For Brunswick County Early College High School student Xuan Chen, volunteering and service are a part of life.

At the 2019 Brunswick County Intercultural Festival, people lined up in front of the table with a sign that read CHINA. Xuan (pronounced Shin) Chen asked the first person in line for her name. He then dipped a pen point into an ink bottle and with a few flurries wrote Chinese characters on a strip of paper. “Your name,” he said with a smile and handed the paper to the girl.

Chen, a student at Brunswick County Early College High School (ECHS) in Bolivia, was not only in charge of the China display, but also the volunteer webmaster for the entire festival. He also recruited about 40 other students to volunteer. “I want more people my age to recognize the importance and benefits of giving back to the community,” he says.

Festival chair Mari-Lou Wong-Chong was impressed with Chen. “He did a promotional video for the festival and was coordinator of the website,” she says. “He promised me he would do it, and he did it.”

Secanda Seifred, counselor at ECHS and the school’s National Honor Society advisor, says she’s impressed with Chen’s involvement with the Intercultural Festival. “He got a lot of students to volunteer, and they were exposed to that [event],” she says. “That expanded their horizons.”
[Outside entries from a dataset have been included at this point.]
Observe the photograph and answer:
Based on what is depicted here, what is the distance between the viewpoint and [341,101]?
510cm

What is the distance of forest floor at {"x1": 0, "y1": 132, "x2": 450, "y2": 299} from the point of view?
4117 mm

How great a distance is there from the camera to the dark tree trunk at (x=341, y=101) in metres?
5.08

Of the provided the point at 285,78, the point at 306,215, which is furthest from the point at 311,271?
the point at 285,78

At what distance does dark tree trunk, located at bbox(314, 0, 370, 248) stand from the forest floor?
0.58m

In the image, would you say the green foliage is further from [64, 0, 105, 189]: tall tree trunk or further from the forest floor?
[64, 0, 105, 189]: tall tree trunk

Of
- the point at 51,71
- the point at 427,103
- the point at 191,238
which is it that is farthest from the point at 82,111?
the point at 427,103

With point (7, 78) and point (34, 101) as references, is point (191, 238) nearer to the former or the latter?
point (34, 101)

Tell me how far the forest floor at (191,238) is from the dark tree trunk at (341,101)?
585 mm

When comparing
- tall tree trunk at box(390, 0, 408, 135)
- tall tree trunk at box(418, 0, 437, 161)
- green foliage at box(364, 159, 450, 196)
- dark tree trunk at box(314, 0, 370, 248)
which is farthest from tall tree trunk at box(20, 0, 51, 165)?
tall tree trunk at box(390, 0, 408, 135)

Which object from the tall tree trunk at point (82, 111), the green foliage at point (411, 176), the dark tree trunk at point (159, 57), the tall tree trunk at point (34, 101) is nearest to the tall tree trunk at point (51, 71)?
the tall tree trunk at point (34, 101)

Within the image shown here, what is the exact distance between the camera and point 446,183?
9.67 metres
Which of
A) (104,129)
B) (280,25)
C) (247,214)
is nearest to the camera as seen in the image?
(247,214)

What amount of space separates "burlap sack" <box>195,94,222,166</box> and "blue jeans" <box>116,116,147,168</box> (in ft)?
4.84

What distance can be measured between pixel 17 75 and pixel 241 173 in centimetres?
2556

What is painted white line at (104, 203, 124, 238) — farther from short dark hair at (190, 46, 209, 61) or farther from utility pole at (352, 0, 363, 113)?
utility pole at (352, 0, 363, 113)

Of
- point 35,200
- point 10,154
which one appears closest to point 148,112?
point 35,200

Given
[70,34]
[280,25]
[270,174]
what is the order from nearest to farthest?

Chen, 18, says that students at ECHS are required to do 10 hours of community service each month throughout their tenure at the school. In September he starts his final year in the five-year program and volunteers as often as he can. He assists teachers in their classrooms at Belville Elementary School and belongs to six clubs at ECHS. He was elected president of both Key Club and National Honor Society for the 2019-20 school year and is active in quiz bowl, the art and international clubs, and debate.

“Participating in clubs helps gather volunteer hours,” Chen says from the library at Brunswick Community College, the home of ECHS.

Katherine Weeks, ECHS program coordinator and Key Club advisor, has high regard for Chen. “He is very responsible and mature,” she says. “He runs two major clubs, was speaker at a Kiwanis event and gets things done. He is very reliable.”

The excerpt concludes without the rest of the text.